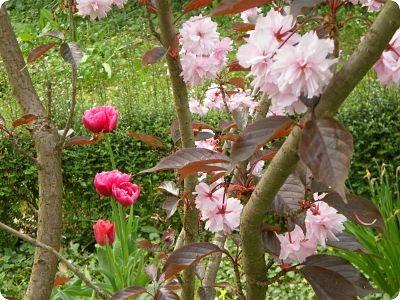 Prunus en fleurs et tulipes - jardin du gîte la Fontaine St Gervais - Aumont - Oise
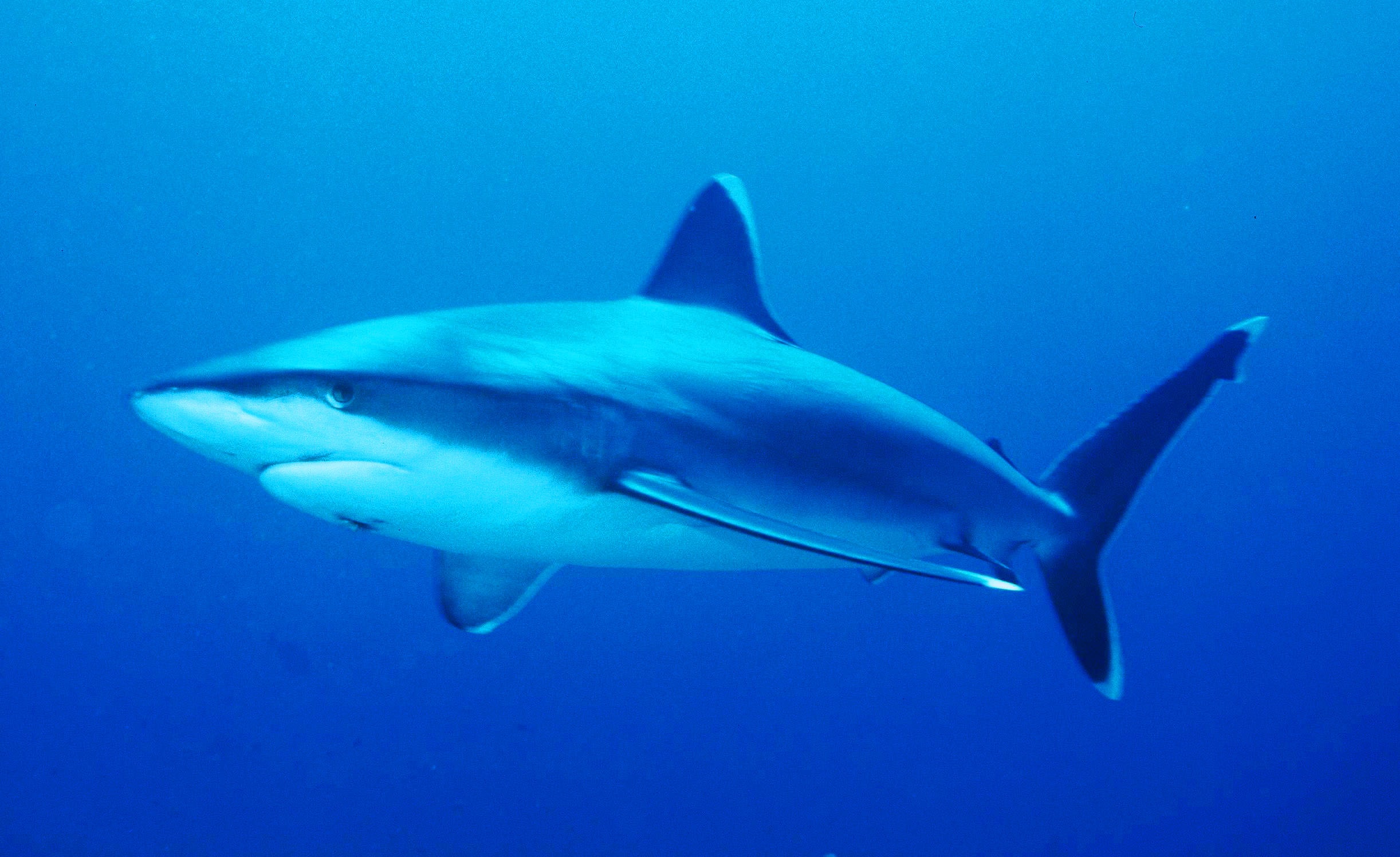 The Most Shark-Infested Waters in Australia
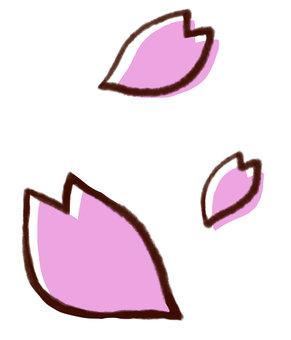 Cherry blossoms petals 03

---*---

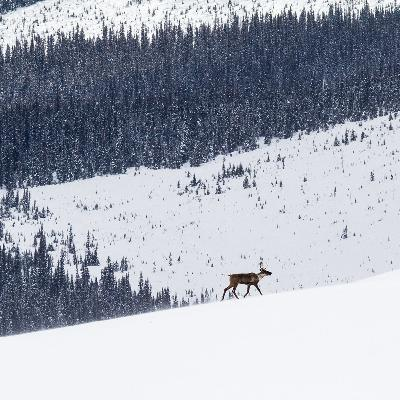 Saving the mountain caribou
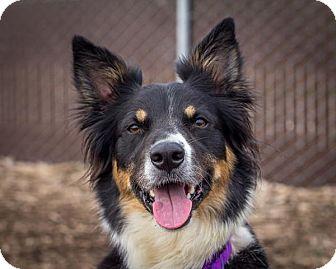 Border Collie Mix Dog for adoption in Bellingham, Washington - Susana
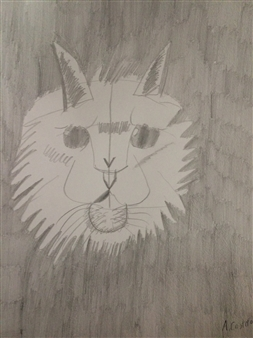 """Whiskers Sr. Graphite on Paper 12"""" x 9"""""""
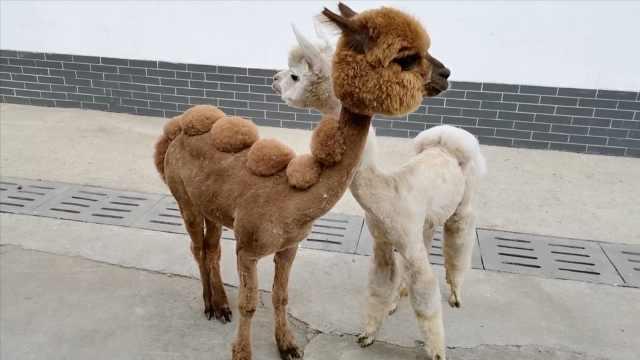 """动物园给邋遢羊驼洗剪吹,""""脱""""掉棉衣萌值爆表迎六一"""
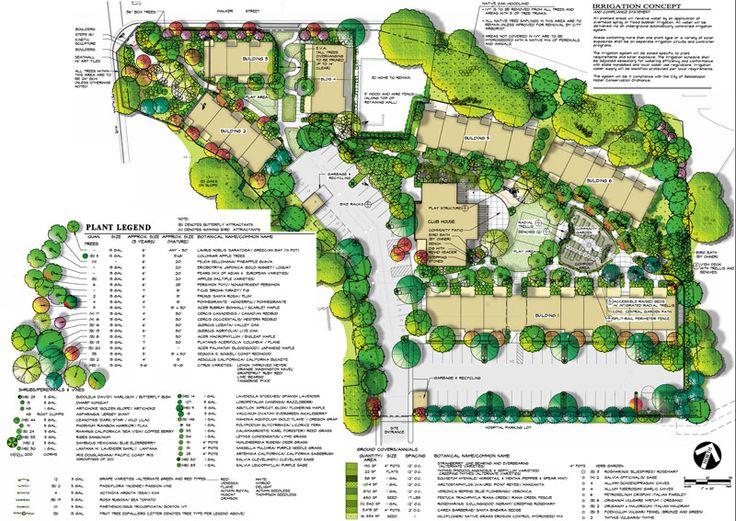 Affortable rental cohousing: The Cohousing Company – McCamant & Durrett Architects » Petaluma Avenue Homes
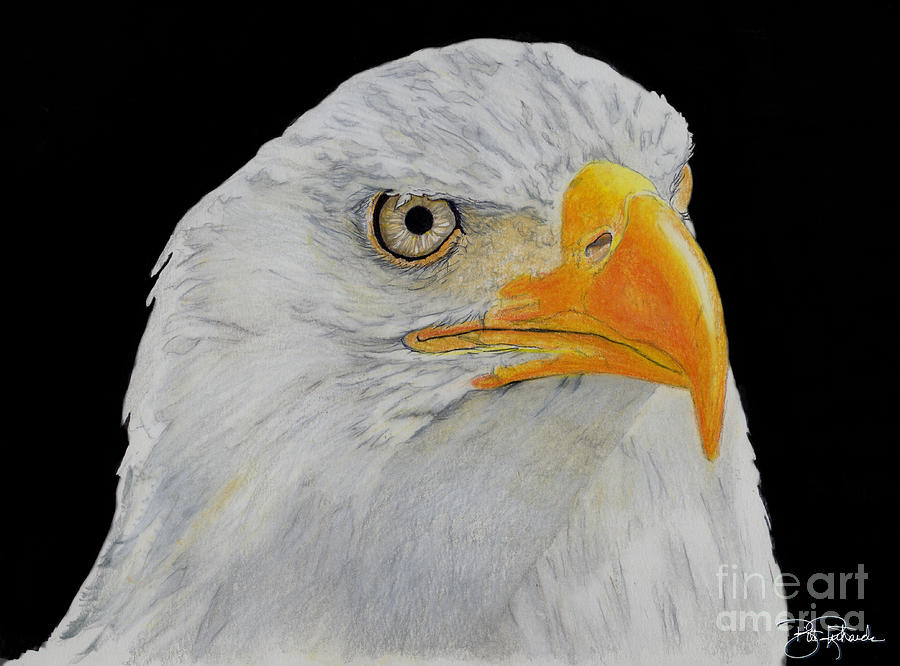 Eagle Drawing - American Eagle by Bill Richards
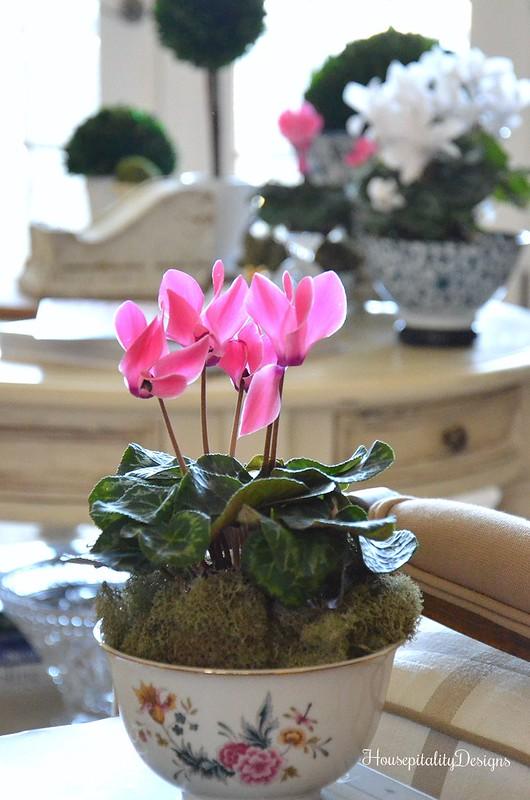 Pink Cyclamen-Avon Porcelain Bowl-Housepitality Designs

---*---

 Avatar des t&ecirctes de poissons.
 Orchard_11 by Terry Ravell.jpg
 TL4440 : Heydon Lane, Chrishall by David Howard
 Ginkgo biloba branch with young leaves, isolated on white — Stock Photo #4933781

---*---

**What this task involves:**
Only the lines above from the one with "Prunus en fleurs" to the one with "Cherry blossoms petals 03" should be printed, both included and exactly as written; no picture belongs in the copy.

**Answer to this problem:**
 Prunus en fleurs et tulipes - jardin du gîte la Fontaine St Gervais - Aumont - Oise
 The Most Shark-Infested Waters in Australia
 Cherry blossoms petals 03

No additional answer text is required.